George Adam Smith, Historical Geography of the Holy Land, pp. 259-261. New York, 1897.
Isabella Bird Bishop, Korea and Her Neighbors, pp. 21, 134-135, 140, 142. New York, 1897.
Article Waldenses, Encyclopædia Britannica.
Chapter XVII—The Influence Of Climate
Importance of climatic influences.
Climate enters fundamentally into all consideration of geographic influences, either by implication or explicitly. It is a factor in most physiological and psychological effects of environment. It underlies the whole significance of zonal location, continental and insular. Large territorial areas are favorable to improved variation in men and animals partly because they comprise a diversity of natural conditions, of which a wide range of climates forms one. This is also one advantage of a varied relief, especially in the Tropics, where all the zones may be compressed into a small area on the slopes of high mountains like the Andes and Kilimanjaro. Climate fixes the boundaries of human habitation in Arctic latitudes and high altitudes by drawing the dead-line to all organic life. It dominates life in steppes and torrid deserts as in sub-polar wastes. It encourages intimacy with the sea in tropical Malays and Polynesians, and like a slave-driver, scourges on the fur-clad Eskimo to reap the harvest of the deep.
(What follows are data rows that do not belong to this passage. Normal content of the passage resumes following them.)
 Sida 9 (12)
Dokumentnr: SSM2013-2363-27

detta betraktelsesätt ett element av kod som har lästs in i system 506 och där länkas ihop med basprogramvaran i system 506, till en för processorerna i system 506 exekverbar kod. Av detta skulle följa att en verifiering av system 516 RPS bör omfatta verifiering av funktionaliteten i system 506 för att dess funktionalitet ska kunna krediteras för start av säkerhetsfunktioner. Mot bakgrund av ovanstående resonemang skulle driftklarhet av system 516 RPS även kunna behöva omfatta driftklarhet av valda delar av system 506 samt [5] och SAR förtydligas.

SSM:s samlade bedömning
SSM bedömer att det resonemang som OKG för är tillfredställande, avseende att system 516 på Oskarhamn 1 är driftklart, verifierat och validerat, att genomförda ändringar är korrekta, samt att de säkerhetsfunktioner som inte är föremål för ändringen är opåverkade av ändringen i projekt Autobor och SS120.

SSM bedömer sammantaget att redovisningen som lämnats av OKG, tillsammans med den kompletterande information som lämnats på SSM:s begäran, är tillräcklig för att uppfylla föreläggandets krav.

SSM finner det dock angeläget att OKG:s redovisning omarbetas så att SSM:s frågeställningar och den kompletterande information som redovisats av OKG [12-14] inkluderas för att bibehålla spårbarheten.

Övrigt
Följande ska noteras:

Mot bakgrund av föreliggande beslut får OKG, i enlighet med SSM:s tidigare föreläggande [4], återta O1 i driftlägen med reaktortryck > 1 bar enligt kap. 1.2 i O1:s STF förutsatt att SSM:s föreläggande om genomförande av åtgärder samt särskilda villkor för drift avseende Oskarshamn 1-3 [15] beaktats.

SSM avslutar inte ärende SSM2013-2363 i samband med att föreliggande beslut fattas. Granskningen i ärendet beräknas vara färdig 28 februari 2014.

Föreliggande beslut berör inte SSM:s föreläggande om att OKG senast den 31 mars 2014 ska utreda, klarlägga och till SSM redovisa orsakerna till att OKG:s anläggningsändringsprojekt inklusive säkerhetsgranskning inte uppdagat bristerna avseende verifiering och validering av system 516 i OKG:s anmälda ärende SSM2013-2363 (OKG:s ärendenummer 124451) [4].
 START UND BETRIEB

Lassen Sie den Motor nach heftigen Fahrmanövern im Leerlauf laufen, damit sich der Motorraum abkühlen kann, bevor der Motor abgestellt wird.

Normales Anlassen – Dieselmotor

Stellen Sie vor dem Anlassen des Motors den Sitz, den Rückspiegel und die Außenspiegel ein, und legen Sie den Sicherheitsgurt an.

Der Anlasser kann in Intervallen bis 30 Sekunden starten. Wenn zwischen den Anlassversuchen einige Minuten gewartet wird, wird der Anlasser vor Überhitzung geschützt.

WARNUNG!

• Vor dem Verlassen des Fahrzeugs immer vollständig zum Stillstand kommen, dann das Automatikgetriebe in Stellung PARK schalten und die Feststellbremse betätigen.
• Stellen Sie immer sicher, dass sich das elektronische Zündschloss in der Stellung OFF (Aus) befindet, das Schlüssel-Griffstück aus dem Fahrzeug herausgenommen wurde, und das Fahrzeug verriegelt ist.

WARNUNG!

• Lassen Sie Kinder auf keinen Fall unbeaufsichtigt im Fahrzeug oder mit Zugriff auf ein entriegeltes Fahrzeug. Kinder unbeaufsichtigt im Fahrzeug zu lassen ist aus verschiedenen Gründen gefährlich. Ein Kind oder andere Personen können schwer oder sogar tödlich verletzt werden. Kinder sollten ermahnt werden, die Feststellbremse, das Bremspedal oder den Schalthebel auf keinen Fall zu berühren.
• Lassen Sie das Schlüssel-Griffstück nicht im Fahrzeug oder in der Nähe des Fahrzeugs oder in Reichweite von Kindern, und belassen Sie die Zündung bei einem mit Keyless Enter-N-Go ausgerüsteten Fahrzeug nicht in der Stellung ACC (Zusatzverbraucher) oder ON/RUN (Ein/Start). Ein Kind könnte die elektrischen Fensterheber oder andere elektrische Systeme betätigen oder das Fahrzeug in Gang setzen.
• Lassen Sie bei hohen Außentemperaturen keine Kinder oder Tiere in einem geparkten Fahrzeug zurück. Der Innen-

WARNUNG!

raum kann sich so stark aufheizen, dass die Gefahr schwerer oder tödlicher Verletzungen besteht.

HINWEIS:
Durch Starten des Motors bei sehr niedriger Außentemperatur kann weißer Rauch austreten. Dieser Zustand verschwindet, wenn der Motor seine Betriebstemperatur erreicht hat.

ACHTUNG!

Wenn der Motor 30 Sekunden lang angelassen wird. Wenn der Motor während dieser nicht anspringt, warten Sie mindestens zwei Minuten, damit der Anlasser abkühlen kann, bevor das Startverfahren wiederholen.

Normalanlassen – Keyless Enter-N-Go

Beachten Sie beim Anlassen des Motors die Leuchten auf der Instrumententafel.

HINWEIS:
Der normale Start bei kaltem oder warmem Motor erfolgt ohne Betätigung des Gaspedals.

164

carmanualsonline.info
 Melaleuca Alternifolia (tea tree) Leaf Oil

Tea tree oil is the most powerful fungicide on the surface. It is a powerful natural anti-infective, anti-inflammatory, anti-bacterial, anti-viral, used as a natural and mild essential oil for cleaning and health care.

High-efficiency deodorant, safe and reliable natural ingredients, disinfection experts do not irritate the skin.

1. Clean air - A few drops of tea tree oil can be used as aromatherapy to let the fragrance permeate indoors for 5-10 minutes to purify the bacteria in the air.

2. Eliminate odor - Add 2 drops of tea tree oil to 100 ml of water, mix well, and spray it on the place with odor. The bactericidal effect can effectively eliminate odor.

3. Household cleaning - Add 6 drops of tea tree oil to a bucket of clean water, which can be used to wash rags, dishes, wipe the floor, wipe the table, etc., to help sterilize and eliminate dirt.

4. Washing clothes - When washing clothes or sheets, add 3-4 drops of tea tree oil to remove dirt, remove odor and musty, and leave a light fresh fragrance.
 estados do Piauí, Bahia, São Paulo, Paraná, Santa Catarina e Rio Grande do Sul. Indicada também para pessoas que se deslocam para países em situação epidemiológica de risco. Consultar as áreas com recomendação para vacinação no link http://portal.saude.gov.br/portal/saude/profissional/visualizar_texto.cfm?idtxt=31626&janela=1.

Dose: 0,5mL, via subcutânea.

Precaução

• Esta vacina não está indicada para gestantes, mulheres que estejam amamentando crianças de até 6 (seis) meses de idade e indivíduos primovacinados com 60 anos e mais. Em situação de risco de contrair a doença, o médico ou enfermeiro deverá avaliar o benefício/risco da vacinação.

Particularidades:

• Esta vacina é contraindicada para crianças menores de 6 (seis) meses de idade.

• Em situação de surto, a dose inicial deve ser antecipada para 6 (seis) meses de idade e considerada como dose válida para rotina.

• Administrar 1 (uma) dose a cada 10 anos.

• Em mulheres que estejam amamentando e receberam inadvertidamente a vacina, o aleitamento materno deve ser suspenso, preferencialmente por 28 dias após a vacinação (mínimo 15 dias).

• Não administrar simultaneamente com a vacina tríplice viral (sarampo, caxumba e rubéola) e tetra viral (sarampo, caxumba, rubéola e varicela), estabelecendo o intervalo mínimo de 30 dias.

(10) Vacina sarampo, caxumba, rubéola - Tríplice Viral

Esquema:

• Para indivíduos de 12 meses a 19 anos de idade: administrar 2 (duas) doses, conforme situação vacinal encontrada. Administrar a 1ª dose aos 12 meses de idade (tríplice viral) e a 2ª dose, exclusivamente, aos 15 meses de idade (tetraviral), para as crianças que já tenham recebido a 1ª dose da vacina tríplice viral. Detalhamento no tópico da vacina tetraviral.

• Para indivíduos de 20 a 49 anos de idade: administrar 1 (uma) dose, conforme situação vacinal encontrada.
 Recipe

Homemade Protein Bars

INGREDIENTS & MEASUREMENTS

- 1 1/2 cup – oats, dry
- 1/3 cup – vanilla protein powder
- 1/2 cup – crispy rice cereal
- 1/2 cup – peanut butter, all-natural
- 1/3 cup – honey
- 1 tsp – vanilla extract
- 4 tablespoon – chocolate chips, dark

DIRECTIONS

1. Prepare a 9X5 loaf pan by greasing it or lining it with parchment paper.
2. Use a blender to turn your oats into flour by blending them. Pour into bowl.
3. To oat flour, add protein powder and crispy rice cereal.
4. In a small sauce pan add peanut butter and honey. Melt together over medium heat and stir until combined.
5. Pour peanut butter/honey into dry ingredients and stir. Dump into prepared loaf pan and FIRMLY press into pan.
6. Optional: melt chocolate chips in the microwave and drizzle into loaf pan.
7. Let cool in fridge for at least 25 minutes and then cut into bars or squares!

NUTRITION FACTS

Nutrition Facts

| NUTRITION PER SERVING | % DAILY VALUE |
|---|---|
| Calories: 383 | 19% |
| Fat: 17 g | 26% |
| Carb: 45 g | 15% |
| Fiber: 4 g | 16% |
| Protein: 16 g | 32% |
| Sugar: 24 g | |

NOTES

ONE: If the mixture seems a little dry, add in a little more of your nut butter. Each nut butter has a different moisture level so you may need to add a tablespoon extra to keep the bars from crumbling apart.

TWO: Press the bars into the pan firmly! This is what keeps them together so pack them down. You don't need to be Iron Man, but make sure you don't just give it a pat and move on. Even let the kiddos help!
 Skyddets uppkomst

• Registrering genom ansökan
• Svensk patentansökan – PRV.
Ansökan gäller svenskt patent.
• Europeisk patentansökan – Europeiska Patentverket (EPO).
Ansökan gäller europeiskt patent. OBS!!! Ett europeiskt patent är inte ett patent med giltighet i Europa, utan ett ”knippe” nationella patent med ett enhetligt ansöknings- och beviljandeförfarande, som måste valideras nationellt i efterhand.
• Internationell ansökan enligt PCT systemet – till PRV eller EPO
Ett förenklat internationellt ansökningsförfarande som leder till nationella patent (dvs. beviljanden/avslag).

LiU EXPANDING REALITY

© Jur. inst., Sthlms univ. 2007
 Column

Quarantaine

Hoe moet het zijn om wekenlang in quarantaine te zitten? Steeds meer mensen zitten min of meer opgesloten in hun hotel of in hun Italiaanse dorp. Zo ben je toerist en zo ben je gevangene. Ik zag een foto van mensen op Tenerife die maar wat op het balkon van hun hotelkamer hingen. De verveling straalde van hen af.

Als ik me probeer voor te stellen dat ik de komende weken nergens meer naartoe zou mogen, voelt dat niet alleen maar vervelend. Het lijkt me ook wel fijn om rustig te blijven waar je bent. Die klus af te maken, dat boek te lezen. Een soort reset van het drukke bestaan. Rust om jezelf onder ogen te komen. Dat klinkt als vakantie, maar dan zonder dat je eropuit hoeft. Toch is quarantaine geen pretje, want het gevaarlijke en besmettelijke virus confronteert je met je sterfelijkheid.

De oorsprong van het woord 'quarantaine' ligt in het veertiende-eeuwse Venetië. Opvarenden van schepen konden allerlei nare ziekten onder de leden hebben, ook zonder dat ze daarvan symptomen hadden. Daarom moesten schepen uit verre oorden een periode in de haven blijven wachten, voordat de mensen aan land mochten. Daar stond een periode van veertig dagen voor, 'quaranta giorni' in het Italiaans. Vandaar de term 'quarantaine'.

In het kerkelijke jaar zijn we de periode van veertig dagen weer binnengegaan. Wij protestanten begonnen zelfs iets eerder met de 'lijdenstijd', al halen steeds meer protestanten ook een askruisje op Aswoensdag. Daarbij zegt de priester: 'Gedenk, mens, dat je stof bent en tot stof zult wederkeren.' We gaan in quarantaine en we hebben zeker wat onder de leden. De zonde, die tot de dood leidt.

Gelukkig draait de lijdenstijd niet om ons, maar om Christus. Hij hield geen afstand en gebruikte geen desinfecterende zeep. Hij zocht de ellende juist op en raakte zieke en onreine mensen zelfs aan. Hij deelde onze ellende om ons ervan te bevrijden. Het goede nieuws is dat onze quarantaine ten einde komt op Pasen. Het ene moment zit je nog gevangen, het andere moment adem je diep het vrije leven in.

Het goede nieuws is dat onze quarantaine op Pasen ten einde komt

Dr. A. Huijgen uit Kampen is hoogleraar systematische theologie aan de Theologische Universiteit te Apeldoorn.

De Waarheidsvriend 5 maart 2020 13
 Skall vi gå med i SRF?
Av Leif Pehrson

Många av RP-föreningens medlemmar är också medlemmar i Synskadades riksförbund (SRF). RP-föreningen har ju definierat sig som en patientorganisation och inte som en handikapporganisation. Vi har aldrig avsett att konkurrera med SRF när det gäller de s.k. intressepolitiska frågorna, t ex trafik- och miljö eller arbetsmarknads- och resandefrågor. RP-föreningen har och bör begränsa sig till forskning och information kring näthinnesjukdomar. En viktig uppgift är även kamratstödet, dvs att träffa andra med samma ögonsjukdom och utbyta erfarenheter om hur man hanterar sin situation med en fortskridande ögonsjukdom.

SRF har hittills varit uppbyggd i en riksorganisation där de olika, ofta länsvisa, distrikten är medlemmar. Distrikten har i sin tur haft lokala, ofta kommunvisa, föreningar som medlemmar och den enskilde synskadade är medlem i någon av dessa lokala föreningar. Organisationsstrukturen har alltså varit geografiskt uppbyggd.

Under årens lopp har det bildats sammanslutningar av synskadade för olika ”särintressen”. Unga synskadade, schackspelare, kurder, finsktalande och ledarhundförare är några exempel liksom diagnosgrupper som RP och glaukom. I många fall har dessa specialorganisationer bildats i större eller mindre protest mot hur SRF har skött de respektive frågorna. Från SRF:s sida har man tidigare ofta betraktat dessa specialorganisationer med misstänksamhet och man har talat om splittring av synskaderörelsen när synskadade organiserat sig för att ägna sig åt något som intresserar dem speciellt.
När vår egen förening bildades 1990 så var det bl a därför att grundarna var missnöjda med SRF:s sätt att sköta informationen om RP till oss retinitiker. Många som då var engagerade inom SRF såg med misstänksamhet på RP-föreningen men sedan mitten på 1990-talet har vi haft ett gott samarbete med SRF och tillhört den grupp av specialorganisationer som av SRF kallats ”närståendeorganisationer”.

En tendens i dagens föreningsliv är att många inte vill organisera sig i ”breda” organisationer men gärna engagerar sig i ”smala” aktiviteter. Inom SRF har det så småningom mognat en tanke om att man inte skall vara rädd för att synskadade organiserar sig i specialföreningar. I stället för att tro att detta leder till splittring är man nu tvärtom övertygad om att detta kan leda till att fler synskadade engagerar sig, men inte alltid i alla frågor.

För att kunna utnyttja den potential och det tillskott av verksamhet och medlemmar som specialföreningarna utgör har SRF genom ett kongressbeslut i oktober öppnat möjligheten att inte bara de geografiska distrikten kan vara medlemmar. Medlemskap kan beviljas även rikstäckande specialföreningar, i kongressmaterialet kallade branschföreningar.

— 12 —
It is always present in that intricate balance of geographic factors which produces a given historical result, throwing its weight now into one side of the scales, now into the other. It underlies the production, distribution and exchange of commodities derived from the vegetable and animal kingdoms, influences methods of agriculture, and the efficiency of human labor in various industries.[1409] Hence it is a potent factor in the beginning and in the evolution of civilization, so far as this goes hand in hand with economic development.